## Given request
Exactly repeat the line that contains "How far from the photo", then every line after it up to and including the final line.

---------- Recorded data ----------

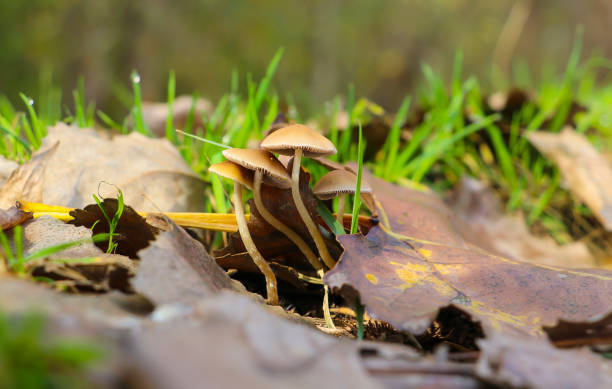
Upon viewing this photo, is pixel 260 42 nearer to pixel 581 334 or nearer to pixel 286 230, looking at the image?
pixel 286 230

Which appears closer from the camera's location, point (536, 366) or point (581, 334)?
point (536, 366)

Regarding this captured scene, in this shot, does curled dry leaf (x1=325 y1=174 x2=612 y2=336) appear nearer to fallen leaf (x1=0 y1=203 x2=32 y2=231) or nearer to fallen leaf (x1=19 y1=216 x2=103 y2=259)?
fallen leaf (x1=19 y1=216 x2=103 y2=259)

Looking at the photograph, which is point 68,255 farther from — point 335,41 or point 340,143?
point 335,41

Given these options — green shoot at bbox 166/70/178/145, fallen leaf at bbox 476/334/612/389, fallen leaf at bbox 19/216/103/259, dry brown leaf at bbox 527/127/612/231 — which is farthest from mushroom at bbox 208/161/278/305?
dry brown leaf at bbox 527/127/612/231

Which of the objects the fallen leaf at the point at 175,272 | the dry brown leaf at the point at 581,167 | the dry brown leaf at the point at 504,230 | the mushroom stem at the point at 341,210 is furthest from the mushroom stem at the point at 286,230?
the dry brown leaf at the point at 581,167

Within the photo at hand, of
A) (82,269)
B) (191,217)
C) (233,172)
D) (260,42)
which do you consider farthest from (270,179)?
(260,42)

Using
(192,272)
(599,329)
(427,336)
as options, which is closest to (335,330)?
(427,336)

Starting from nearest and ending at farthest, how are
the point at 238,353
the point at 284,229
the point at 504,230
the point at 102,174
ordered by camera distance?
the point at 238,353
the point at 284,229
the point at 102,174
the point at 504,230
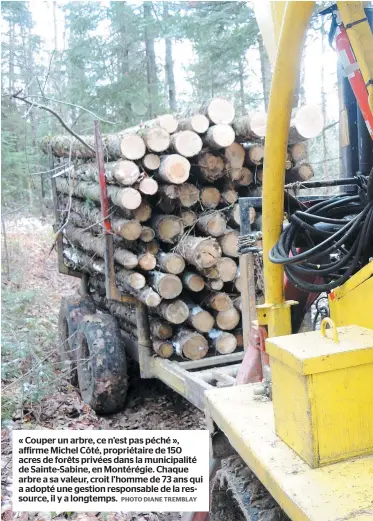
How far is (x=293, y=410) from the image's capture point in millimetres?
1574

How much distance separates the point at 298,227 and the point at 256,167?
7.85ft

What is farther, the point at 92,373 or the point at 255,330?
the point at 92,373

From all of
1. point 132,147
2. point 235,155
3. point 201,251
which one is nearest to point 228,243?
point 201,251

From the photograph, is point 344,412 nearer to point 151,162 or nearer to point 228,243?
point 228,243

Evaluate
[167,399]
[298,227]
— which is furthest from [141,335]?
[298,227]

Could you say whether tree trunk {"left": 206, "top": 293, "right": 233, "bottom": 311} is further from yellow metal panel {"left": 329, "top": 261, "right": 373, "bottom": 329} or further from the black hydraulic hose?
yellow metal panel {"left": 329, "top": 261, "right": 373, "bottom": 329}

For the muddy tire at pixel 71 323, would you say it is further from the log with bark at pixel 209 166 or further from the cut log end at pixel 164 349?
the log with bark at pixel 209 166

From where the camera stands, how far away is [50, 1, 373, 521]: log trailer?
146 cm

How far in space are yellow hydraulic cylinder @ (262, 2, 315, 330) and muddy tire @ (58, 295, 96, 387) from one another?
363 centimetres

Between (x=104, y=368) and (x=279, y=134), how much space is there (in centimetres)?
327

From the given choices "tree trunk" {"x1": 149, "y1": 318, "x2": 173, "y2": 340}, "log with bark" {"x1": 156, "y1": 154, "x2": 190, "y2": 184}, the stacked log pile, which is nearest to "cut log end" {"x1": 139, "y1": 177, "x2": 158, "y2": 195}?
the stacked log pile

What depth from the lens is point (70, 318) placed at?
5613 mm

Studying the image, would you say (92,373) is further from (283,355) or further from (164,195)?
(283,355)

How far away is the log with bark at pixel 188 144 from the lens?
12.7 ft
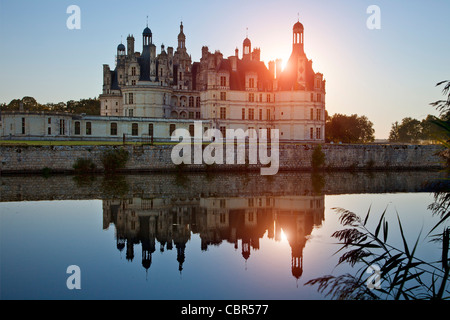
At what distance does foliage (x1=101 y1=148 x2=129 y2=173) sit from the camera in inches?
1022

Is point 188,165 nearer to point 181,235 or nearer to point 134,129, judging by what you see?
point 134,129

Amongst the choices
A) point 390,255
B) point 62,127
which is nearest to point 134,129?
point 62,127

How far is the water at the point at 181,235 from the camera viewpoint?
8.01 meters

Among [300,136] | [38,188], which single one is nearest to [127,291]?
[38,188]

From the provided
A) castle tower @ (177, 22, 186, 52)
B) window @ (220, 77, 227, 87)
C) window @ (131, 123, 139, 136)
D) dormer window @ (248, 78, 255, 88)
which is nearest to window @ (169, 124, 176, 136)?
window @ (131, 123, 139, 136)

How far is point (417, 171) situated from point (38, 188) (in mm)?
24514

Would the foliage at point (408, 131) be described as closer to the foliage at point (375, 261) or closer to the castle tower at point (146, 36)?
the castle tower at point (146, 36)

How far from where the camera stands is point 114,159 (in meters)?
26.0

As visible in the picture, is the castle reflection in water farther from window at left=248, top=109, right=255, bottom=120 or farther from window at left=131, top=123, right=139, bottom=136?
window at left=248, top=109, right=255, bottom=120

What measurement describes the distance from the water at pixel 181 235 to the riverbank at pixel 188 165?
3054mm

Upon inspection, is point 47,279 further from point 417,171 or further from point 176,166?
point 417,171

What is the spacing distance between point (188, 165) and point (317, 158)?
8.70 m

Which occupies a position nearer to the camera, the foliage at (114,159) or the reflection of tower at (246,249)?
the reflection of tower at (246,249)

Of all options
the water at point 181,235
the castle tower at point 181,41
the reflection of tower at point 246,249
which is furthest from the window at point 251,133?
the reflection of tower at point 246,249
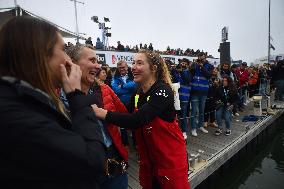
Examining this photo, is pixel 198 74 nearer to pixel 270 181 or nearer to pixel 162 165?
pixel 270 181

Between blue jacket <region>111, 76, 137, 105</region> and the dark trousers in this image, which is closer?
blue jacket <region>111, 76, 137, 105</region>

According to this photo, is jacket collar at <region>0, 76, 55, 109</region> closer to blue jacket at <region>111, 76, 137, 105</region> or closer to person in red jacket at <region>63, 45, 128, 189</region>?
person in red jacket at <region>63, 45, 128, 189</region>

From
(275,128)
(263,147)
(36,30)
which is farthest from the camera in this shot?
(275,128)

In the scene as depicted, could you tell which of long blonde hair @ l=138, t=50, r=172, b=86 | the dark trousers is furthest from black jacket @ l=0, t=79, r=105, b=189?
the dark trousers

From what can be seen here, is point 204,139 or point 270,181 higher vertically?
point 204,139

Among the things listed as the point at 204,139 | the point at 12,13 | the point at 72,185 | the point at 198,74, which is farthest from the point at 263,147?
the point at 72,185

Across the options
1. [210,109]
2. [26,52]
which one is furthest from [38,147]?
[210,109]

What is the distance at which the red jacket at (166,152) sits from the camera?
2.79m

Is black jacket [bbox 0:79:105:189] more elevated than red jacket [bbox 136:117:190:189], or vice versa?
black jacket [bbox 0:79:105:189]

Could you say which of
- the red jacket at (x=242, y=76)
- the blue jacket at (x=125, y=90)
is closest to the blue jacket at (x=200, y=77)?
the blue jacket at (x=125, y=90)

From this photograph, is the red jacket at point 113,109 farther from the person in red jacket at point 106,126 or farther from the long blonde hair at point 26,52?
the long blonde hair at point 26,52

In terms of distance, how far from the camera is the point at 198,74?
848cm

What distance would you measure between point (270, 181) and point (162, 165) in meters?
6.94

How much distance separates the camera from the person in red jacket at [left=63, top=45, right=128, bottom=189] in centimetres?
253
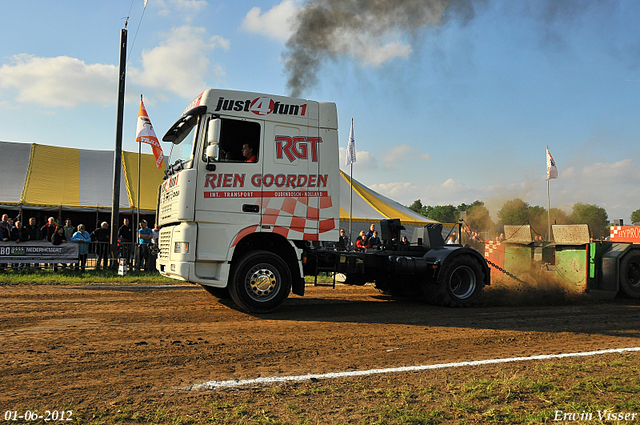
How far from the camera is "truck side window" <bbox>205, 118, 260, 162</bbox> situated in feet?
23.9

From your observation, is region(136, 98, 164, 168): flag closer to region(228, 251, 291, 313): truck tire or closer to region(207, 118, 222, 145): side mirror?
region(207, 118, 222, 145): side mirror

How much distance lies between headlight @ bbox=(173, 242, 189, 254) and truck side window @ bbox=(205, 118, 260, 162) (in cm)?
144

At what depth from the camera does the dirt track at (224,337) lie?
163 inches

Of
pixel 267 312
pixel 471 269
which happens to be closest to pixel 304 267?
pixel 267 312

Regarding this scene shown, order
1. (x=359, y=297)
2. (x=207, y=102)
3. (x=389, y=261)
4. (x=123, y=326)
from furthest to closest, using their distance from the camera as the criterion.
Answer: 1. (x=359, y=297)
2. (x=389, y=261)
3. (x=207, y=102)
4. (x=123, y=326)

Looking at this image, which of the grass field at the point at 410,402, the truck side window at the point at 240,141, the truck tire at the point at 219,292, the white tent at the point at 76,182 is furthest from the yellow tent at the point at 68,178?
the grass field at the point at 410,402

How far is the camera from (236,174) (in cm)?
734

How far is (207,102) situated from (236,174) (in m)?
1.21

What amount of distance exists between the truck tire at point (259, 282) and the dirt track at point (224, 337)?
241mm

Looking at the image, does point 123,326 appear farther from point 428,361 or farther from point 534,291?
point 534,291

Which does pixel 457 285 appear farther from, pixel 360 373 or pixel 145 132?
pixel 145 132

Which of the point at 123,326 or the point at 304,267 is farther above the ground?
the point at 304,267

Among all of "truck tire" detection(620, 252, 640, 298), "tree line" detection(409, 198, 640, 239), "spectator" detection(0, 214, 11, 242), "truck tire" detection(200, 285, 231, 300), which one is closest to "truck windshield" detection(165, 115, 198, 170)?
"truck tire" detection(200, 285, 231, 300)

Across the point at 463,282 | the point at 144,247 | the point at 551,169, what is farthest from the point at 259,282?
the point at 551,169
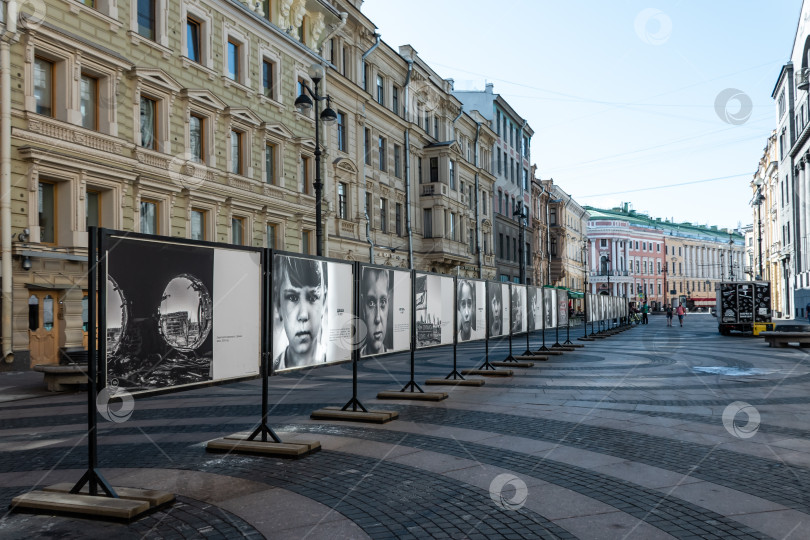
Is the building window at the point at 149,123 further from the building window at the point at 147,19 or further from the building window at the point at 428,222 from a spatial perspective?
the building window at the point at 428,222

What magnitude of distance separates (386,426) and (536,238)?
194 ft

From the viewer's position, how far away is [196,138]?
2289 centimetres

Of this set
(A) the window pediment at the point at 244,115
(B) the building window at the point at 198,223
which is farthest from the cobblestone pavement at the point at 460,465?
(A) the window pediment at the point at 244,115

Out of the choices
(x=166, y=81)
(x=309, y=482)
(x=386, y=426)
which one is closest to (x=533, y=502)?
(x=309, y=482)

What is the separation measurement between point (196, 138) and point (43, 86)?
5.87 m

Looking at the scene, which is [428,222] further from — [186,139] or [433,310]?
[433,310]

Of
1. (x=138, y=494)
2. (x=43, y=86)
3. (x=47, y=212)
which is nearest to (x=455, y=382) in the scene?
(x=138, y=494)

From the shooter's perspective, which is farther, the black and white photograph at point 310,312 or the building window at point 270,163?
the building window at point 270,163

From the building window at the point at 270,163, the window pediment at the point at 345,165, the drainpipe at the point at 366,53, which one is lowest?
the building window at the point at 270,163

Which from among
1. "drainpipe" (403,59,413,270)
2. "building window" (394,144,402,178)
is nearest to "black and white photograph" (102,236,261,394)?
"drainpipe" (403,59,413,270)

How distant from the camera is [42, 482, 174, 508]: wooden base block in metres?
5.23

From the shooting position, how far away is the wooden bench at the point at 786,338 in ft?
77.4

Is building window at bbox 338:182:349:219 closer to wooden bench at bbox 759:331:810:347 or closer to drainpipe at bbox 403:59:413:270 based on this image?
drainpipe at bbox 403:59:413:270

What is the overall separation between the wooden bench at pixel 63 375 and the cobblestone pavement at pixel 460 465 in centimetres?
51
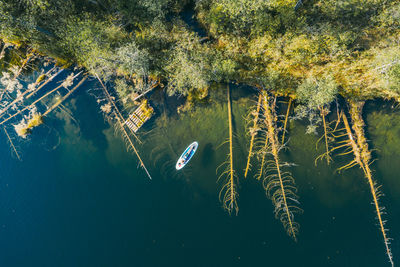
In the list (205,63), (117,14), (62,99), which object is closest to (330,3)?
(205,63)

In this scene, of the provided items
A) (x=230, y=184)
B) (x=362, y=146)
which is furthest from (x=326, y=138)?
(x=230, y=184)

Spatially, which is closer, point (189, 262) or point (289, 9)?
point (289, 9)

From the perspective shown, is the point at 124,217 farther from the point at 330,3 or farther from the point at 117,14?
the point at 330,3

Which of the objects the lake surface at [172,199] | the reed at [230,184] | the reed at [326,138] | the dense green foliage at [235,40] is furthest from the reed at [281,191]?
the dense green foliage at [235,40]

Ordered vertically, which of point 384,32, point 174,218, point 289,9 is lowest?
point 174,218

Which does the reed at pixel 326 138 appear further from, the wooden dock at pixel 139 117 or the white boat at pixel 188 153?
the wooden dock at pixel 139 117
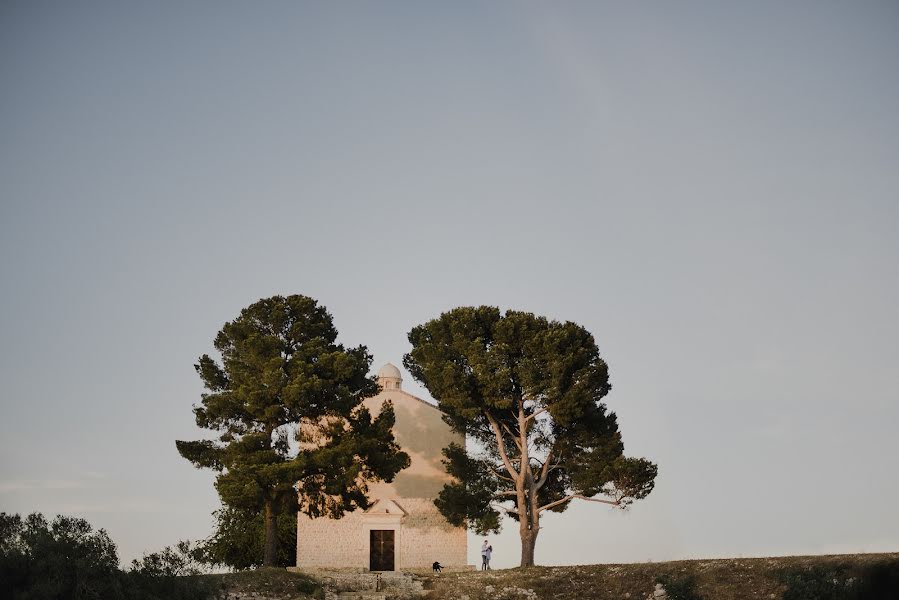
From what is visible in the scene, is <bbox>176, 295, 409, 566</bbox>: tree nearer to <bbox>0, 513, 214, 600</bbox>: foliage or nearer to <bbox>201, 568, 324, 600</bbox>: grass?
<bbox>201, 568, 324, 600</bbox>: grass

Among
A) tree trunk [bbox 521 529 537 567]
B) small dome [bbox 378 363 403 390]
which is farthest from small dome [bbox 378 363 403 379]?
tree trunk [bbox 521 529 537 567]

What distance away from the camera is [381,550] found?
36625 millimetres

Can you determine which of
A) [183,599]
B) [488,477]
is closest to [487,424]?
[488,477]

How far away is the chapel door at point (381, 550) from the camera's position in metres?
36.5

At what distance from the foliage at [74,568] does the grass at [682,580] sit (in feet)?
36.2

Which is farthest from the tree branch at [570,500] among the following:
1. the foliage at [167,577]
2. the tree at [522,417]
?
the foliage at [167,577]

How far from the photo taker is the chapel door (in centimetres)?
3650

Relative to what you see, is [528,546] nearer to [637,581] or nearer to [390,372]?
[637,581]

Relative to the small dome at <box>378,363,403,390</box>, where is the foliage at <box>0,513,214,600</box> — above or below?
below

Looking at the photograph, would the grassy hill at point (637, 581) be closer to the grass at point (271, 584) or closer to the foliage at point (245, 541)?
the grass at point (271, 584)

----------

## Solved exercise
How far from the photo taker is the chapel door (in centimetres)?
3650

Relative to what you see, is [528,546] nearer to [637,581] or nearer to [390,372]?
[637,581]

Relative to the small dome at <box>378,363,403,390</box>, where is the foliage at <box>0,513,214,600</box> — above or below?
below

Looking at the photograph, would the grassy hill at point (637, 581) be closer to the grass at point (271, 584) or closer to the foliage at point (245, 541)?
the grass at point (271, 584)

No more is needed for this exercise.